Copy the lines below word for word, leaving out the pictures.

# RECORDS FOR PROCESSING start

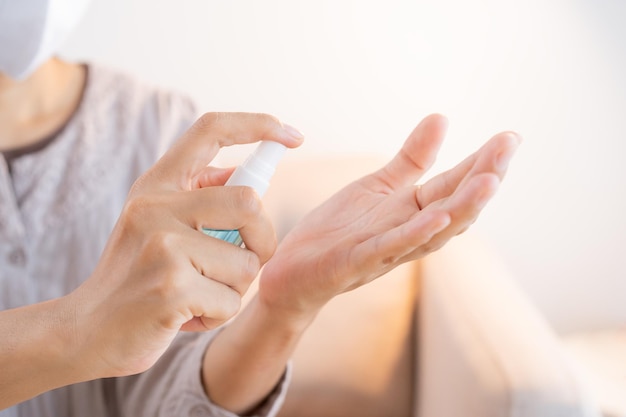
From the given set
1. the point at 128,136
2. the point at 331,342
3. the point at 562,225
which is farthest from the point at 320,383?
the point at 562,225

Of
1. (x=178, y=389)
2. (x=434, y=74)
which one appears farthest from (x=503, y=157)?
(x=434, y=74)

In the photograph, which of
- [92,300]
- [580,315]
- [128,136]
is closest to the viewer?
[92,300]

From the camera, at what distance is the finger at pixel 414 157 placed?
0.59 m

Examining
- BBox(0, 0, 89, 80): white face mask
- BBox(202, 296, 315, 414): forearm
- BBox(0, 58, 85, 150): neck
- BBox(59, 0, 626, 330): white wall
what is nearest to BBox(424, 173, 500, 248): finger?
BBox(202, 296, 315, 414): forearm

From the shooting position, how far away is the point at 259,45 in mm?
1247

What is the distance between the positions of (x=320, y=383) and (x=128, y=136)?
0.45 metres

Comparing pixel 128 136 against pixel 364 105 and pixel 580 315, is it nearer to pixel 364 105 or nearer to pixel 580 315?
pixel 364 105

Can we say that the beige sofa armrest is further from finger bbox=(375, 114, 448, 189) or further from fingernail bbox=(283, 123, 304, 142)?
fingernail bbox=(283, 123, 304, 142)

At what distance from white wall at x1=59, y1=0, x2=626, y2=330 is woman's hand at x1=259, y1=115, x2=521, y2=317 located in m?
0.66

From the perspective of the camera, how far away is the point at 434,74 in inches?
48.6

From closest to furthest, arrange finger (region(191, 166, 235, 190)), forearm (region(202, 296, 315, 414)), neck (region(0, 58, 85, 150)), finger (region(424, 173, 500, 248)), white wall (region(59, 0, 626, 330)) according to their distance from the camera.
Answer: finger (region(424, 173, 500, 248))
finger (region(191, 166, 235, 190))
forearm (region(202, 296, 315, 414))
neck (region(0, 58, 85, 150))
white wall (region(59, 0, 626, 330))

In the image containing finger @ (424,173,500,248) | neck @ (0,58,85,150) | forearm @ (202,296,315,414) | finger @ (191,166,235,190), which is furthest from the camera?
neck @ (0,58,85,150)

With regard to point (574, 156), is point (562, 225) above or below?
below

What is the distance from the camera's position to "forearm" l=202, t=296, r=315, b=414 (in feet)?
2.14
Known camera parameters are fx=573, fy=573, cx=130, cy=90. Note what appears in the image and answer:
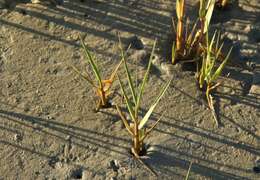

# RECORDS FOR PROCESSING end

# [SOLUTION TO THE EXERCISE]
From the given set
1. the point at 128,136
2. the point at 331,342
3. the point at 562,225
which is farthest from the point at 320,383?
the point at 562,225

Of
1. (x=178, y=389)
2. (x=434, y=74)
which one appears farthest from (x=503, y=157)?
(x=434, y=74)

In the photograph, which of
- [92,300]
- [580,315]
- [128,136]
is closest to the viewer?
[92,300]

From the camera, at what distance is the finger at pixel 414 157 placed?
0.59 m

Examining
- BBox(0, 0, 89, 80): white face mask
- BBox(202, 296, 315, 414): forearm
- BBox(0, 58, 85, 150): neck
- BBox(59, 0, 626, 330): white wall
what is nearest to BBox(424, 173, 500, 248): finger?
BBox(202, 296, 315, 414): forearm

From the shooting position, how far away is the point at 259,45 in mm?
1247

What is the distance between the positions of (x=320, y=383) and (x=128, y=136)?
0.45 metres

Comparing pixel 128 136 against pixel 364 105 and pixel 580 315, is it nearer to pixel 364 105 or nearer to pixel 580 315?
pixel 364 105

Can we say that the beige sofa armrest is further from finger bbox=(375, 114, 448, 189) or further from fingernail bbox=(283, 123, 304, 142)?
fingernail bbox=(283, 123, 304, 142)

At what distance from white wall at x1=59, y1=0, x2=626, y2=330 is woman's hand at x1=259, y1=115, x2=521, y2=317 located in m?
0.66

From the perspective of the camera, how far away is the point at 434,74 in inches?
48.6

From closest to furthest, arrange finger (region(191, 166, 235, 190)), forearm (region(202, 296, 315, 414)), neck (region(0, 58, 85, 150)), finger (region(424, 173, 500, 248)), white wall (region(59, 0, 626, 330)) according to their distance from the camera.
Answer: finger (region(424, 173, 500, 248))
finger (region(191, 166, 235, 190))
forearm (region(202, 296, 315, 414))
neck (region(0, 58, 85, 150))
white wall (region(59, 0, 626, 330))

In the image containing finger @ (424,173,500,248) | neck @ (0,58,85,150) | forearm @ (202,296,315,414) | finger @ (191,166,235,190), which is furthest from the camera?
neck @ (0,58,85,150)

With regard to point (574, 156), is point (562, 225) above or below?
below

What is the distance from the camera's position to "forearm" l=202, t=296, r=315, b=414 (in feet)?
2.14
Known camera parameters are fx=573, fy=573, cx=130, cy=90. Note what appears in the image and answer:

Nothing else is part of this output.